Rotten Tomatoes and Netflix both reign supreme in their respective territories and since there’s such a natural overlap, it might be worth seeing what the first has to say about the second. As it turns out, there are some obscure but worthwhile movies floating around Netflix that have all scored perfect hundreds on the Tomatometer. And not just one style of movie, either, but a healthy mix of fiction and documentaries.
Out of the top movies on Netflix that have scored a perfect 100 percent on Rotten Tomatoes, these are the ones worth adding to your watch list.
3 Idiots
3 Idiots is one of Bollywood’s more influential releases, setting quite a few box office records for India in the late aughts. It’s a dramedy following three friends in parallel times of their lives, the flashbacks being their college years and their present adulthoods. It’s a movie that covers a lot of ground, but does it deftly enough that it never feels like you’re rushing through a contrived plot and you get so invested in the character’s that, by the end, the movie has reminded you why human beings bother to have friends.
A Secret Love
A Secret Love is a baseball documentary along the lines of 1992’s A League of Their Own, which only winked at how gay the female baseball leagues of the 1940s were, and 2022’s A League of Their Own, which fully embraced and displayed how gay the female baseball leagues of the 1940s were. It tells the specific-but-not-unique story of Terry Donahue and Pat Henschel, two secretly together women who jointly ran an interior design business for nearly 70 years. The documentary handles a sensitive subject exactly the way you’d hope, by allowing the genuine emotion and inherent moral of it to shine through and showing that these relationships aren’t political, they’re deeply human.

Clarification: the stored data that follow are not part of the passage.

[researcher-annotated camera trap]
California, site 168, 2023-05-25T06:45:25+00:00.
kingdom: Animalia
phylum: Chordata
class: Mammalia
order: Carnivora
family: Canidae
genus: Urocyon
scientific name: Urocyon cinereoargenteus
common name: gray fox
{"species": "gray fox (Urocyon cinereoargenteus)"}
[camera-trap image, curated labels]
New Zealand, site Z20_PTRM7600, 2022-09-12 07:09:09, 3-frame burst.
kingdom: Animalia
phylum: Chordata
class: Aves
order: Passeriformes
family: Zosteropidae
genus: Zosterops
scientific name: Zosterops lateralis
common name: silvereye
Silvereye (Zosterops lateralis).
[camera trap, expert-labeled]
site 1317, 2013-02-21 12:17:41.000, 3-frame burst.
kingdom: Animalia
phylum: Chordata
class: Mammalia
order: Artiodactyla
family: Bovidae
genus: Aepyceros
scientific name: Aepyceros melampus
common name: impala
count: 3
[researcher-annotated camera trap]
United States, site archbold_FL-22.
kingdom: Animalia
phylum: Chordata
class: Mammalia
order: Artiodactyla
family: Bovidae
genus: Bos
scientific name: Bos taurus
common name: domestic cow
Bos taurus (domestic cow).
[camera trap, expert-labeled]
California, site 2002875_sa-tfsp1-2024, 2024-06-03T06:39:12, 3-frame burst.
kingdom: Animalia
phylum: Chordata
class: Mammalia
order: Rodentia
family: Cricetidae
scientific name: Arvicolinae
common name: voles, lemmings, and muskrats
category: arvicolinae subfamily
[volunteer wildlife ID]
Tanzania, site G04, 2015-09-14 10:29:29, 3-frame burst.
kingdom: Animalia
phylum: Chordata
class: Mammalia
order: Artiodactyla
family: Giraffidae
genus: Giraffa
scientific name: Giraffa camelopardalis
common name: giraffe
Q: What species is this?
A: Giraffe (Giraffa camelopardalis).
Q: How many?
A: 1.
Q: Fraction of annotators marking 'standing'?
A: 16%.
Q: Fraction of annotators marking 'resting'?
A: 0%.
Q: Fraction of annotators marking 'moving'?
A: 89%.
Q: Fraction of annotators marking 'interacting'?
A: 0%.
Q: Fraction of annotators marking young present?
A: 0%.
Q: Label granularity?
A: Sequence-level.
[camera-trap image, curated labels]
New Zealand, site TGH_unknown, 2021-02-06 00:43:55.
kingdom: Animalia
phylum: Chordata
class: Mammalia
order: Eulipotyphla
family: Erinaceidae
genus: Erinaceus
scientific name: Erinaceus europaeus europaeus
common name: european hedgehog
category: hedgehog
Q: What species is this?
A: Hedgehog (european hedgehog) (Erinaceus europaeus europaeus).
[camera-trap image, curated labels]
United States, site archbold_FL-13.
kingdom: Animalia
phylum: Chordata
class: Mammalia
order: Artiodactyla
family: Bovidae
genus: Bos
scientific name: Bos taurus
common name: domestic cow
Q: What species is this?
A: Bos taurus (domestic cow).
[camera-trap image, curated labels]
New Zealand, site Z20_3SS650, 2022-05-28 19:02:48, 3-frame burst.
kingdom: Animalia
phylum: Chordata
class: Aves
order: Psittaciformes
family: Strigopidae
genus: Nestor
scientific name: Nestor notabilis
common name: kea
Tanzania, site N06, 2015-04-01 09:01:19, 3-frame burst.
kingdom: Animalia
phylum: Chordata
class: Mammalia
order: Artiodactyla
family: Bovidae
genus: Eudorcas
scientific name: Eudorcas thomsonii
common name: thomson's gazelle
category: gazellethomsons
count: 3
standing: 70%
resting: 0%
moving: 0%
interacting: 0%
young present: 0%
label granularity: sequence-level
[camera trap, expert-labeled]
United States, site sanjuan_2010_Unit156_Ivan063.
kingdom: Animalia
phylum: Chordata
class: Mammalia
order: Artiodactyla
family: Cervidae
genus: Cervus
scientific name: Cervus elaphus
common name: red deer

Is That Black Enough for You?!? does a lot of the heavy lifting for film history, putting the Black contributions to film back in the spotlight and showing the give and take between Black filmmakers and white, the latter of whom obviously didn’t credit the former. I’m a huge fan of the film for its honesty. There’s an agenda in these films, yes, but it’s hard to object to an agenda that has an endgame of simply wanting the credit it’s rightfully due.
Descendant
In the same vein as Is That Black Enough for You?!?, Descendant is a documentary prompted by the discovery of the Clotilda, the last ship confirmed to bring Africans to the United States to be forced into slavery. The ship was found in 2019 in the Mobile River, where it was scuttled when its captain destroyed the evidence of his highly illegal transportation of enslaved Africans. The discovery, and accompanying documentary, ground and personalize slavery in America in a way history rarely can and reinforces that Americans live in a country slavery created, often in direct but obfuscated ways.
His House
His House takes full advantage of fiction’s ability to convey deep emotional truths without having to actually depict reality. For example, His House does a great job of conveying the isolation and ostracization of newcomers, the desire to fit into your adopted home, and the desperation to not lose the cultural touchstones of your upbringing. Obviously, refugees don’t generally have malevolent supernatural entities hanging over them as they try to adjust to their new homes, but that doesn’t mean it can’t feel like they don’t.
Mr. Roosevelt
Mr. Roosevelt is among the most relatable movies for Millennials. Basically, a young woman comes home to see her dead cat and has to contend with how well everyone else’s life seems to be going, especially her ex-boyfriend. It kind of makes you think if everyone else seems to be doing so much better than us and everyone feels that way, are any of us doing that bad? Or, more pessimistically, are any of us doing that good?
Mixtape
Mixtape skews towards a younger audience than most of the other movies on this list, but that doesn’t mean it should be avoided. It’s similar to movies like Eighth Grade in that the main character might be a teen girl, but what she’s going through is a universal experience. You don’t need to have been a 16-year-old orphan to want to connect with your parents as more complex people rather than authority figures. Or, if you don’t particularly like your parents, to have felt the desire to find out exactly who you should consider family—not in a cheesy, gravely Fast and the Furious way, but in a Maslow’s hierarchy of needs kind of way.
The Witcher: Nightmare of the Wolf
This animated spinoff of The Witcher novels is more faithful to the source material than the Netflix series of the same name. It’s not just the brains behind the Tomatometer that appreciate this one either: in an era of review bombing and general unpleasantness on the part of fans, the audience review sits at a solid 83 percent.
Virunga
I should say right now that Virunga is not a movie you should watch if you want to feel good about the direction the world is headed. Virunga wouldn’t be made in a society that actually valued the natural world in the way it not only should, but needs, to be valued. The documentary is about a group of soldiers in Virunga National Park who use lethal force to protect critically endangered mountain gorillas from poachers. It’s a war correspondent’s look at the Congo’s national park system as well as forces environmentalists to ask themselves how militant and absolutist they’re willing to be as stewards of the natural world.